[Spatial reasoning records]
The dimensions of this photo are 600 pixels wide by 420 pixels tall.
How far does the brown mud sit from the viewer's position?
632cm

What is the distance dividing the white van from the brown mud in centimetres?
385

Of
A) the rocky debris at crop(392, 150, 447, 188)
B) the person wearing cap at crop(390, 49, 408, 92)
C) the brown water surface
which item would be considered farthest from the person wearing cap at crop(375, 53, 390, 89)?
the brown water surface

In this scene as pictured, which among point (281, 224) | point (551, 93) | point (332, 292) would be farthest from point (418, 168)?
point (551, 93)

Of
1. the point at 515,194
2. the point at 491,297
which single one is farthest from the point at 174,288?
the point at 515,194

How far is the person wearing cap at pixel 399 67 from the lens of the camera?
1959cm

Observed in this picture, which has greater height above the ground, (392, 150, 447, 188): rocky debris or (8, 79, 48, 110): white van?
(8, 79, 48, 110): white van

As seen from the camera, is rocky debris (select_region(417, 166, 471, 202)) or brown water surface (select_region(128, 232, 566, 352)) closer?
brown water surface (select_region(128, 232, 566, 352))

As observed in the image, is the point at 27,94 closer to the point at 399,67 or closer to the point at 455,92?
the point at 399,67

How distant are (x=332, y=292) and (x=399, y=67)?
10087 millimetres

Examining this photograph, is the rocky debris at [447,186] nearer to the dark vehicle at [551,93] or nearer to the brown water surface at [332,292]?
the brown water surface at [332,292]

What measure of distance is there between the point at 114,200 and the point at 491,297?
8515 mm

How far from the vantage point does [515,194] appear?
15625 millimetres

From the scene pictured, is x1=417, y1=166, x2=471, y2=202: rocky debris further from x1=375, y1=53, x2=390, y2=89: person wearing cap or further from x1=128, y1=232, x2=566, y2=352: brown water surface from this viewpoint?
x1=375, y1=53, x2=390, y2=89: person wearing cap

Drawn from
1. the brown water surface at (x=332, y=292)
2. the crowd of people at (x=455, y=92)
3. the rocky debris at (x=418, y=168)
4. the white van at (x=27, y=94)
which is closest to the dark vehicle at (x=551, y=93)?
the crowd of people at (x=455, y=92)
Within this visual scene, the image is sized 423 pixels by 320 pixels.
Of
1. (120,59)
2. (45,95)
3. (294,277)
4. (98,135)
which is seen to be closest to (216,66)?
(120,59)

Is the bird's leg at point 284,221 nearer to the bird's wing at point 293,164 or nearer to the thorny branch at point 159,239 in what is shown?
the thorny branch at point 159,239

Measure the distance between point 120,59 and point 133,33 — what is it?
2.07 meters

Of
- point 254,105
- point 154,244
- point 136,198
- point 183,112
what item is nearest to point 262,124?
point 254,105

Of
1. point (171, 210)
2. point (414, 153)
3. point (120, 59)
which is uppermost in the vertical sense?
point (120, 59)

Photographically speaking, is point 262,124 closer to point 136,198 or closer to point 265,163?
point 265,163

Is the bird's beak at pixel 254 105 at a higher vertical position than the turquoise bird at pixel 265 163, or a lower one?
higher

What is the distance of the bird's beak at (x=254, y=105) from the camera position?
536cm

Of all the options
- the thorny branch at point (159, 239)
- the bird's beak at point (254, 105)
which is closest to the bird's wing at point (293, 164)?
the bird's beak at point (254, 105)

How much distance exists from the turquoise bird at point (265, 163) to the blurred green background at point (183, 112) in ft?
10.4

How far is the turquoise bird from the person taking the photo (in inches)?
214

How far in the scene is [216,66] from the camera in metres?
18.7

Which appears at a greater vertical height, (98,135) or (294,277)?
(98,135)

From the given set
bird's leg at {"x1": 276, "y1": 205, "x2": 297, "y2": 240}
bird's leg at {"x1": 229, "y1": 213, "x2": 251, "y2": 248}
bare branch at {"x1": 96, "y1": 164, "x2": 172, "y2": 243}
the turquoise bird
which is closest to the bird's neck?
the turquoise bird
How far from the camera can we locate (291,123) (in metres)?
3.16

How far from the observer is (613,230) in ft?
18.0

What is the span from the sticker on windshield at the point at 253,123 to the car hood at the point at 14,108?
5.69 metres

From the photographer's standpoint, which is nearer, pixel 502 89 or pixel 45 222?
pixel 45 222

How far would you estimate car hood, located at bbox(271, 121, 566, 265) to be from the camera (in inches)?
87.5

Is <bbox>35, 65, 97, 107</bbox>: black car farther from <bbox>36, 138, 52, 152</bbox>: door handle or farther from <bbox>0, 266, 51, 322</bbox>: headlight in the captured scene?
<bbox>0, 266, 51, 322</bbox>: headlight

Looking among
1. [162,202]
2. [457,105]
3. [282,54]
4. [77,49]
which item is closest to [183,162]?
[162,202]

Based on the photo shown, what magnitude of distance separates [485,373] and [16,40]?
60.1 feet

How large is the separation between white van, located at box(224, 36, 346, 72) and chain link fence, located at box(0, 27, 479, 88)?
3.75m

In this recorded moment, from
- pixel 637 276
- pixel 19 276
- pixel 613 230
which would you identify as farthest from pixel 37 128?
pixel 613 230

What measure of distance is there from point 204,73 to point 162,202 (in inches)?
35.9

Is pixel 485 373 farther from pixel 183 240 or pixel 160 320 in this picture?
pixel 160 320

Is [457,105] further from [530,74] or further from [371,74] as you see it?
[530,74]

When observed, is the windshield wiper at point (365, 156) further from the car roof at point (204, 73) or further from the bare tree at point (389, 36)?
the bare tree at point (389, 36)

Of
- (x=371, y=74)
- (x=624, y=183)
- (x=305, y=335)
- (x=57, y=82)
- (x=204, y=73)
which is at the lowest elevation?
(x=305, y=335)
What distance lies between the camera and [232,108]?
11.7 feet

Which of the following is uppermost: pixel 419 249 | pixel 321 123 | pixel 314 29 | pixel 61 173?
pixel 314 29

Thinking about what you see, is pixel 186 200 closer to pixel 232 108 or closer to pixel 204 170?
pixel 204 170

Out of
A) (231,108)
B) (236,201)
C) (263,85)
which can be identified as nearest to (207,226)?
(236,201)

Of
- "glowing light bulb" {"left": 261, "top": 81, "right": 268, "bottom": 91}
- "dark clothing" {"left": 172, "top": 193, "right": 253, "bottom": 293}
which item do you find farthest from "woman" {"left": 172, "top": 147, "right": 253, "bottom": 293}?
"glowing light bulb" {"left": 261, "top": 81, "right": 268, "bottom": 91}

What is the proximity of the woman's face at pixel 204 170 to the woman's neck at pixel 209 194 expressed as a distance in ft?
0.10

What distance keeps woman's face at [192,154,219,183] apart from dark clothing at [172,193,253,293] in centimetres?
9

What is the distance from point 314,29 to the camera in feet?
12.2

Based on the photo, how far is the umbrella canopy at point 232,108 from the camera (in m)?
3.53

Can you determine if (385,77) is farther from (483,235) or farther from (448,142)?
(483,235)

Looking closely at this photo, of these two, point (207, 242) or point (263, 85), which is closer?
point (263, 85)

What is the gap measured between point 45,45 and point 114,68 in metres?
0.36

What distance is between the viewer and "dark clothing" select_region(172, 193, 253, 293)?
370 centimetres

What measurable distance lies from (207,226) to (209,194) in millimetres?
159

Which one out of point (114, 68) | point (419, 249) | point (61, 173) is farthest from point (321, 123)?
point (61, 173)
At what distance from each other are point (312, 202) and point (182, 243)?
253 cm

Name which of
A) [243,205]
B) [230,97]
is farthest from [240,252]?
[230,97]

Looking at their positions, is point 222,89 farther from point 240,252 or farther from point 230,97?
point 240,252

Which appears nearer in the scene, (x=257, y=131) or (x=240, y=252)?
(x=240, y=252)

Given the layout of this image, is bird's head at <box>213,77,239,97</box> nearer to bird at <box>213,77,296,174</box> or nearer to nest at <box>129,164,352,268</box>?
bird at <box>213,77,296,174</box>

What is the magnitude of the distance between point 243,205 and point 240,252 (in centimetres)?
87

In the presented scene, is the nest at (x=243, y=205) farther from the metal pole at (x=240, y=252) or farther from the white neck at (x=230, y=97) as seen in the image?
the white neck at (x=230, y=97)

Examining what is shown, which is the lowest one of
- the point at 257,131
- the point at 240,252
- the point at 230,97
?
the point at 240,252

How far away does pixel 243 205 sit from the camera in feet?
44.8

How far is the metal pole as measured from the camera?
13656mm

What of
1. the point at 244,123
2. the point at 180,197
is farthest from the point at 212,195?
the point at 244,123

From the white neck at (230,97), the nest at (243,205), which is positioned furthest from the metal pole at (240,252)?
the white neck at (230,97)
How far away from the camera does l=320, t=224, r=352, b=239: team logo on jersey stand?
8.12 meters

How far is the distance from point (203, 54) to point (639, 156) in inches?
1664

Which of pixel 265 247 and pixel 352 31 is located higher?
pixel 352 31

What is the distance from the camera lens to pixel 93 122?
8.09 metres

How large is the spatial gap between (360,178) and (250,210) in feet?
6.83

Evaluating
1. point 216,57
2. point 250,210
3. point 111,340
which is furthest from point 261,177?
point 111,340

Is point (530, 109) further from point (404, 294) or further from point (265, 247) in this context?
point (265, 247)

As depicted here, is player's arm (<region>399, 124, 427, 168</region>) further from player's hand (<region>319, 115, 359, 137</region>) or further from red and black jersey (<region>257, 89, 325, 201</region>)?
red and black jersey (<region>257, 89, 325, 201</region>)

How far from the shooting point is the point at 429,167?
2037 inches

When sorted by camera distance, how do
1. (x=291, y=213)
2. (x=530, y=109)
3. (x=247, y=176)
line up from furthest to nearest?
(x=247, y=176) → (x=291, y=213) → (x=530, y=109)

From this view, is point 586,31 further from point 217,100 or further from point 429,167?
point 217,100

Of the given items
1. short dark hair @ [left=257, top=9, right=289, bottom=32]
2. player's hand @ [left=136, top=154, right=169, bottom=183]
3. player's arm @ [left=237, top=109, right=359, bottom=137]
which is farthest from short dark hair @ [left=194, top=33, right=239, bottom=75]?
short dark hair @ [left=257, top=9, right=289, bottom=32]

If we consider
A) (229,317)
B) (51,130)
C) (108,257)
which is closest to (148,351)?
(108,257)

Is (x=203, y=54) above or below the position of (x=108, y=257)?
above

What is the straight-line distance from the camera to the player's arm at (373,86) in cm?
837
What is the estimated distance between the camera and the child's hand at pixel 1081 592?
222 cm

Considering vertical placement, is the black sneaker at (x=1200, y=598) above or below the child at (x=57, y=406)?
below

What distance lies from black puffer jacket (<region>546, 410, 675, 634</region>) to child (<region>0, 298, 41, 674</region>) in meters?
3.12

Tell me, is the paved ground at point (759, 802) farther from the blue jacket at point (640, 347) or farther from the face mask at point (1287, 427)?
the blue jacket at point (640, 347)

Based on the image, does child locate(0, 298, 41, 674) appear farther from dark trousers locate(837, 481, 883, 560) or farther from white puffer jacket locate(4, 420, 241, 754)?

The request>
Render the lines starting at the one containing "In the presented" and ending at the one containing "8.12 meters" as a Markdown table with the columns No. and Line text, leaving out blank lines.

Answer below>
| No. | Line text |
|---|---|
| 1 | In the presented scene, is the nest at (x=243, y=205) farther from the metal pole at (x=240, y=252) or farther from the white neck at (x=230, y=97) as seen in the image? |
| 2 | the white neck at (x=230, y=97) |
| 3 | Examining what is shown, which is the lowest one of |
| 4 | - the point at 257,131 |
| 5 | - the point at 240,252 |
| 6 | - the point at 230,97 |
| 7 | ? |
| 8 | the point at 240,252 |
| 9 | How far away does pixel 243 205 sit from the camera in feet? |
| 10 | 44.8 |
| 11 | How far is the metal pole as measured from the camera? |
| 12 | 13656mm |
| 13 | What of |
| 14 | 1. the point at 244,123 |
| 15 | 2. the point at 180,197 |
| 16 | is farthest from the point at 212,195? |
| 17 | the point at 244,123 |
| 18 | From the white neck at (230,97), the nest at (243,205), which is positioned furthest from the metal pole at (240,252)? |
| 19 | the white neck at (230,97) |
| 20 | How far away from the camera does l=320, t=224, r=352, b=239: team logo on jersey stand? |
| 21 | 8.12 meters |